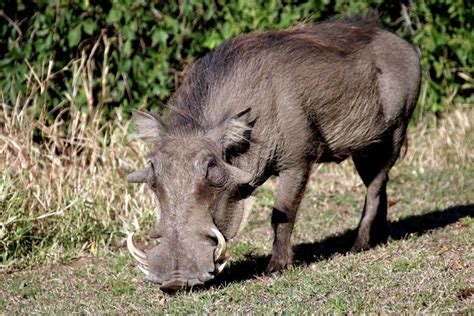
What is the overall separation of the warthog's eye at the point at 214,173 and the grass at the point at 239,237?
584mm

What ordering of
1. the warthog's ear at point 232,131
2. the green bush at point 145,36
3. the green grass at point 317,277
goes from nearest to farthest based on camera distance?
1. the green grass at point 317,277
2. the warthog's ear at point 232,131
3. the green bush at point 145,36

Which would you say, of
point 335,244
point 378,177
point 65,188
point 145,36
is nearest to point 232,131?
point 378,177

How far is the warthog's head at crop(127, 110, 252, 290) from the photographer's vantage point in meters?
4.81

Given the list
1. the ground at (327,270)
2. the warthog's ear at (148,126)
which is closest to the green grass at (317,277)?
the ground at (327,270)

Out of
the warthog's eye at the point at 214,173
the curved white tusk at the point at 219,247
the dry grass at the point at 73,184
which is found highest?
the warthog's eye at the point at 214,173

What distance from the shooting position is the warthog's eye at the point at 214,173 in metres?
5.13

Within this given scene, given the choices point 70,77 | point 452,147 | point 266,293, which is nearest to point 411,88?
point 266,293

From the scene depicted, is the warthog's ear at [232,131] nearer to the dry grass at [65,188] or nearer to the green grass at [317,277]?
the green grass at [317,277]

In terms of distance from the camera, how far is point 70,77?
29.7 feet

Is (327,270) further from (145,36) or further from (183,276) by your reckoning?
(145,36)

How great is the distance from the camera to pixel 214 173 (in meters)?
5.15

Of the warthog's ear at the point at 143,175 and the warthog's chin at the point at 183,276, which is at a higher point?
the warthog's ear at the point at 143,175

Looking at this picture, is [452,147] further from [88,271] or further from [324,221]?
[88,271]

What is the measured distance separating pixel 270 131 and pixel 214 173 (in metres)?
0.59
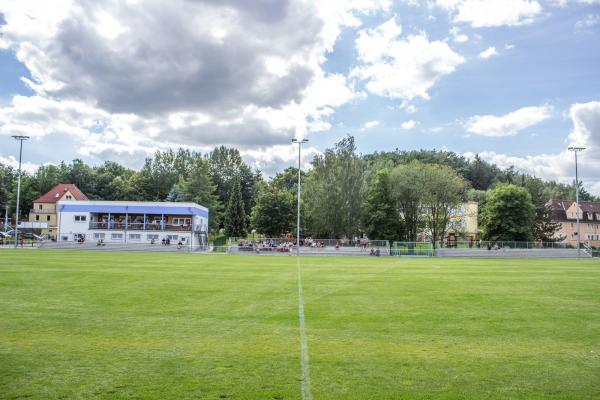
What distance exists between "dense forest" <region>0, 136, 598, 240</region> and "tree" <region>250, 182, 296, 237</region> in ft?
0.57

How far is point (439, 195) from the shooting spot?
71.8 m

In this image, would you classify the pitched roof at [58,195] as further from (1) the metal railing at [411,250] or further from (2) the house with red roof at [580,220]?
(2) the house with red roof at [580,220]

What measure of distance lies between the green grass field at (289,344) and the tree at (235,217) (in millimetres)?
74957

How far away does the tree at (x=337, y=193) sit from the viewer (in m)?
70.2

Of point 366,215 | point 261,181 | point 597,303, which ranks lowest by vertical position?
point 597,303

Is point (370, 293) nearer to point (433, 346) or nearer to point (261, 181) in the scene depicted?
point (433, 346)

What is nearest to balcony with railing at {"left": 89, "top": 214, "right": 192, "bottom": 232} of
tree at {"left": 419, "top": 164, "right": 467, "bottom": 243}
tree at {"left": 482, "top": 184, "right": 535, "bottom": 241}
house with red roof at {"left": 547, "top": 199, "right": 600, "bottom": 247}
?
tree at {"left": 419, "top": 164, "right": 467, "bottom": 243}

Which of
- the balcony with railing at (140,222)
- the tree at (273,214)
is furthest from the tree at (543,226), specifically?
the balcony with railing at (140,222)

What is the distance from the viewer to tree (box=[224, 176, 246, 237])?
90500 mm

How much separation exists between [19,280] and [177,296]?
305 inches

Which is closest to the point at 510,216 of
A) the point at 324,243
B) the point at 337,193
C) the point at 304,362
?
the point at 337,193

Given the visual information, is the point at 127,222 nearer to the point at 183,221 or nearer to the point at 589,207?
the point at 183,221

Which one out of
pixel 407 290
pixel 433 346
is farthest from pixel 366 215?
pixel 433 346

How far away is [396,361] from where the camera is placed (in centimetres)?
734
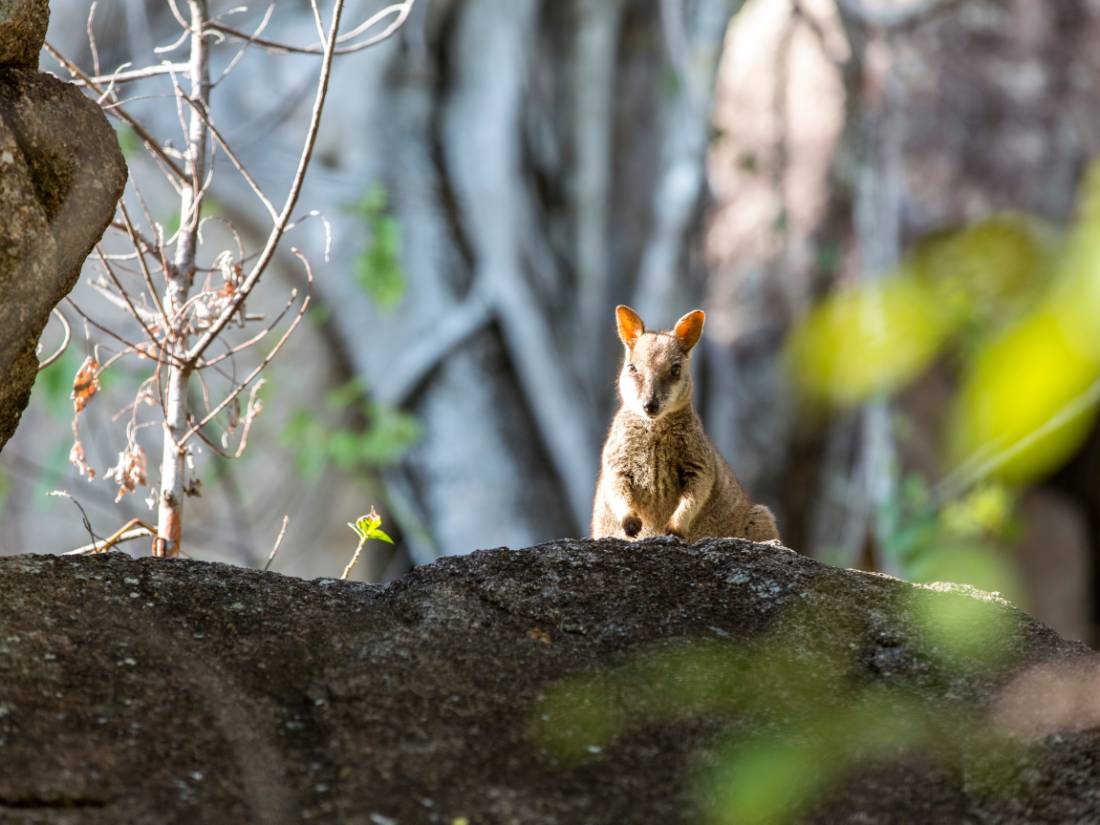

============

Exercise goal =>
Rewrite all of the entries with "from the camera" changed to "from the lens" and nothing else altered. Leave the pictures out.

Solution =>
What is the overall separation of the warthog's eye at the point at 214,173 and the grass at the point at 239,237?
584mm

What ordering of
1. the warthog's ear at point 232,131
2. the green bush at point 145,36
3. the green grass at point 317,277
goes from nearest to farthest based on camera distance?
1. the green grass at point 317,277
2. the warthog's ear at point 232,131
3. the green bush at point 145,36

Which would you say, of
point 335,244
point 378,177
point 65,188
point 145,36
is nearest to point 232,131?
point 378,177

How far is the warthog's head at crop(127, 110, 252, 290) from the photographer's vantage point in meters?
4.81

Given the list
1. the ground at (327,270)
2. the warthog's ear at (148,126)
which is closest to the green grass at (317,277)?
the ground at (327,270)

Out of
the warthog's eye at the point at 214,173
the curved white tusk at the point at 219,247
the dry grass at the point at 73,184
which is found highest?
the warthog's eye at the point at 214,173

What distance from the shooting position is the warthog's eye at the point at 214,173 in metres?
5.13

Within this given scene, given the choices point 70,77 | point 452,147 | point 266,293, which is nearest to point 411,88?
point 266,293

From the scene depicted, is the warthog's ear at [232,131] nearer to the dry grass at [65,188] or nearer to the green grass at [317,277]?
the green grass at [317,277]

In terms of distance from the lens, how far is point 70,77?
29.7 feet

Is (327,270) further from (145,36) or further from (183,276) by your reckoning?
(145,36)

How great is the distance from the lens to pixel 214 173 (in meters)?
5.15

Of the warthog's ear at the point at 143,175 and the warthog's chin at the point at 183,276, which is at a higher point?
the warthog's ear at the point at 143,175

Looking at this picture, is [452,147] further from [88,271] or further from [324,221]?
[88,271]

What is the measured distance separating pixel 270 131 and pixel 214 173 (in metres)?
0.59
What distance exists between "dense forest" <region>0, 136, 598, 240</region> and "tree" <region>250, 182, 296, 237</region> in ft?
0.57

How far is point (439, 195) from the shooting spot?
71.8 m

In this image, would you classify the pitched roof at [58,195] as further from (1) the metal railing at [411,250] or further from (2) the house with red roof at [580,220]?
(2) the house with red roof at [580,220]

What measure of distance lies between the green grass field at (289,344) and the tree at (235,217) (in millimetres)?
74957

How far away does the tree at (x=337, y=193) sit from the viewer (in m)?
70.2

Of point 366,215 | point 261,181 | point 597,303, which ranks lowest by vertical position?
point 597,303

Is point (370, 293) nearer to point (433, 346) or nearer to point (261, 181) in the scene depicted?
point (433, 346)

What is nearest to balcony with railing at {"left": 89, "top": 214, "right": 192, "bottom": 232} of
tree at {"left": 419, "top": 164, "right": 467, "bottom": 243}
tree at {"left": 482, "top": 184, "right": 535, "bottom": 241}
house with red roof at {"left": 547, "top": 199, "right": 600, "bottom": 247}
?
tree at {"left": 419, "top": 164, "right": 467, "bottom": 243}

Which of
- the balcony with railing at (140,222)
- the tree at (273,214)
is furthest from the tree at (543,226), specifically?
the balcony with railing at (140,222)

What is the distance from the viewer to tree (box=[224, 176, 246, 237])?
90500 mm

How much separation exists between [19,280] and [177,296]?
305 inches

Which is closest to the point at 510,216 of
A) the point at 324,243
B) the point at 337,193
C) the point at 304,362
?
the point at 337,193

Given the visual information, is the point at 127,222 nearer to the point at 183,221 or nearer to the point at 589,207?
the point at 183,221

Which one out of
pixel 407 290
pixel 433 346
is farthest from pixel 366 215?
pixel 433 346

How far away is [396,361] from where the camera is placed (in centimetres)?
734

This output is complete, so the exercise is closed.